VMBUS_DRV: generating uevent - VMBUS_DEVICE_CLASS_GUID={c5295816-f63a-4d5f-8d1a4daf999ca185}
VMBUS: Channel offer notification - child relid 1 monitor id 0 allocated 1, type {32412632-86cb-44a2-9b5c50d1417354f5} instance {00000000-0000-8899-0000000000000000}
hv_netvsc: module is from the staging directory, the quality is unknown, you have been warned.
NETVSC_DRV: Netvsc initializing....
VMBUS_DRV: child driver (f80dc570) registering - name netvsc
VMBUS: Channel offer notification - child relid 2 monitor id 255 allocated 0, type {cfa8b69e-5b4a-4cc0-b98b8ba1a1f3f95a} instance {58f75a6d-d949-4320-99e1a2a2576d581c}
VMBUS_DRV: generating uevent - VMBUS_DEVICE_CLASS_GUID={32412632-86cb-44a2-9b5c50d1417354f5}
VMBUS_DRV: child device (f73a8634) registered
VMBUS: Channel offer notification - child relid 9 monitor id 1 allocated 1, type {f8615163-df3e-46c5-913ff2d2f965ed0e} instance {9d44a66e-4b09-41d5-80d807ae24bf537d}
VMBUS_DRV: generating uevent - VMBUS_DEVICE_CLASS_GUID={cfa8b69e-5b4a-4cc0-b98b8ba1a1f3f95a}
VMBUS_DRV: child device (f73a5a34) registered
VMBUS: Channel offer notification - child relid 1 monitor id 0 allocated 1, type {32412632-86cb-44a2-9b5c50d1417354f5} instance {00000000-0000-8899-0000000000000000}
VMBUS_DRV: generating uevent - VMBUS_DEVICE_CLASS_GUID={f8615163-df3e-46c5-913ff2d2f965ed0e}
VMBUS_DRV: device object (f73a5ee4) set to driver object (f80dc5c0)

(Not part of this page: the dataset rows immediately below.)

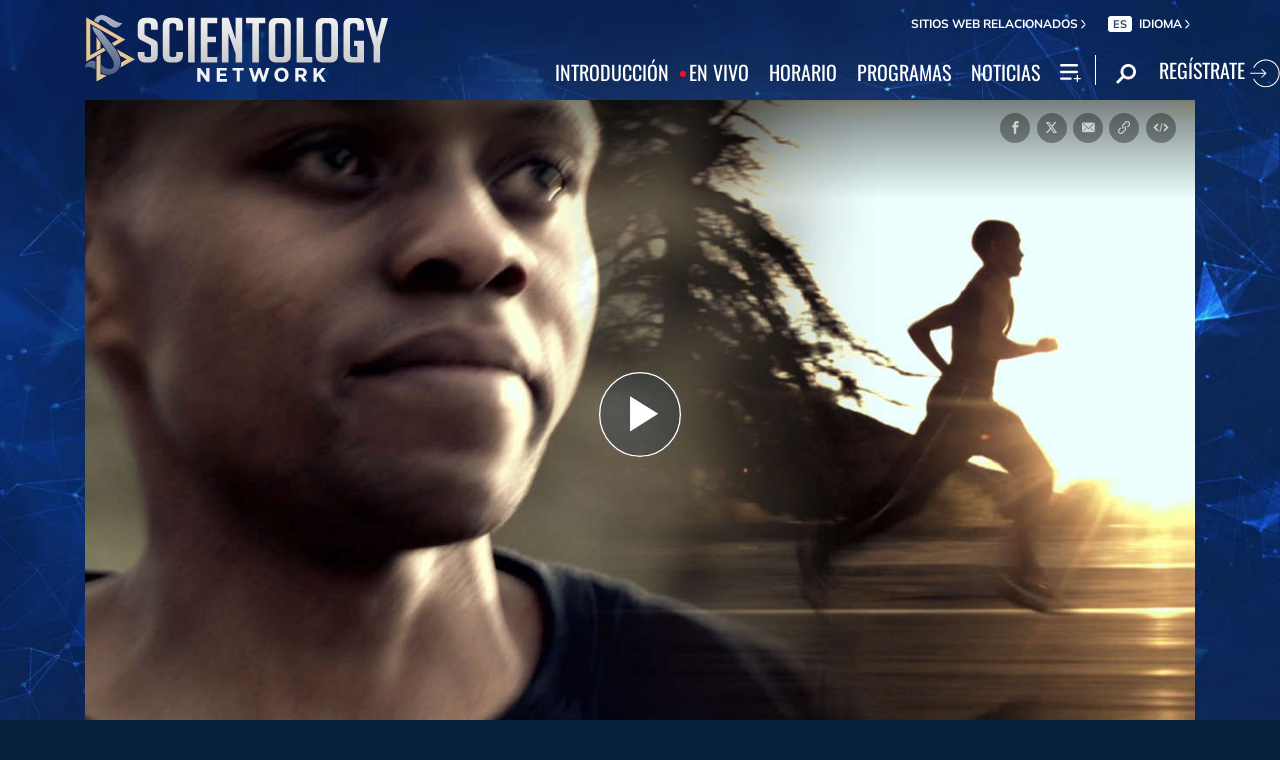

--- FILE ---
content_type: image/svg+xml
request_url: https://www.scientology.tv/images/graduate.svg
body_size: 351
content:
<?xml version="1.0" encoding="utf-8"?>
<!-- Generator: Adobe Illustrator 21.1.0, SVG Export Plug-In . SVG Version: 6.00 Build 0)  -->
<svg version="1.1" id="Layer_1" xmlns="http://www.w3.org/2000/svg" xmlns:xlink="http://www.w3.org/1999/xlink" x="0px" y="0px"
	 viewBox="0 0 42 32" style="enable-background:new 0 0 42 32;" xml:space="preserve">
<style type="text/css">
	.st0{fill:#FFFFFF;}
</style>
<title>graduate</title>
<path class="st0" d="M32.6,17.6c0,0-4.6-4.7-10.9-4.7c-6.2,0-12.3,4.7-12.3,4.7L6,16.1v4.2c0.5,0.2,0.9,0.7,0.9,1.3
	c0,0.6-0.4,1.1-1,1.3l1,2.8H4l1-2.9c-0.5-0.2-0.8-0.7-0.8-1.3c0-0.6,0.3-1,0.8-1.2v-4.7l-5-2.1l22-9.9l20.2,10L32.6,17.6z
	 M21.5,15.3c6.4,0,9.5,3.4,9.5,3.4v7c0,0-3.2,2.6-10,2.6s-9-2.6-9-2.6v-7C12,18.6,15.1,15.3,21.5,15.3z M21.3,26.7c4.4,0,8-0.9,8-2
	s-3.6-2-8-2s-8,0.9-8,2S16.9,26.7,21.3,26.7z"/>
</svg>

VMBUS: Channel offer notification - child relid 2 monitor id 255 allocated 0, type {cfa8b69e-5b4a-4cc0-b98b8ba1a1f3f95a} instance {58f75a6d-d949-4320-99e1a2a2576d581c}
VMBUS: Channel offer notification - child relid 9 monitor id 1 allocated 1, type {f8615163-df3e-46c5-913ff2d2f965ed0e} instance {9d44a66e-4b09-41d5-80d807ae24bf537d}
VMBUS: channel f73aac00 open success!!
NETVSC: *** NetVSC channel opened successfully! ***
NETVSC: Sending NvspMessageTypeInit...
NETVSC: NvspMessageTypeInit status(1) max mdl chain (34)
NETVSC: Sending NvspMessage1TypeSendNdisVersion...
NETVSC: Establishing receive buffer's GPADL...
NETVSC: Sending NvspMessage1TypeSendReceiveBuffer...
NETVSC: Receive sections info (count 1, offset 0, endoffset 1048000, suballoc size 1600, num suballocs 655)
NETVSC: Establishing send buffer's GPADL...
NETVSC: Sending NvspMessage1TypeSendSendBuffer...
NETVSC: *** NetVSC channel handshake result - 0 ***
NETVSC: Device 0xf6552e80 mac addr 00155d031a09
NETVSC: Device 0xf6552e80 link state up
VMBUS_DRV: child device (f73a5e34) registered
So, it works. But not without troubles. I’ve still got the physical machine to fall back on, but i sure hope Microsoft will get this to work better.
These issues are the reason why i decided to deploy my private server using ESXi instead of Hyper-V – because i need both Linux and Windows guests.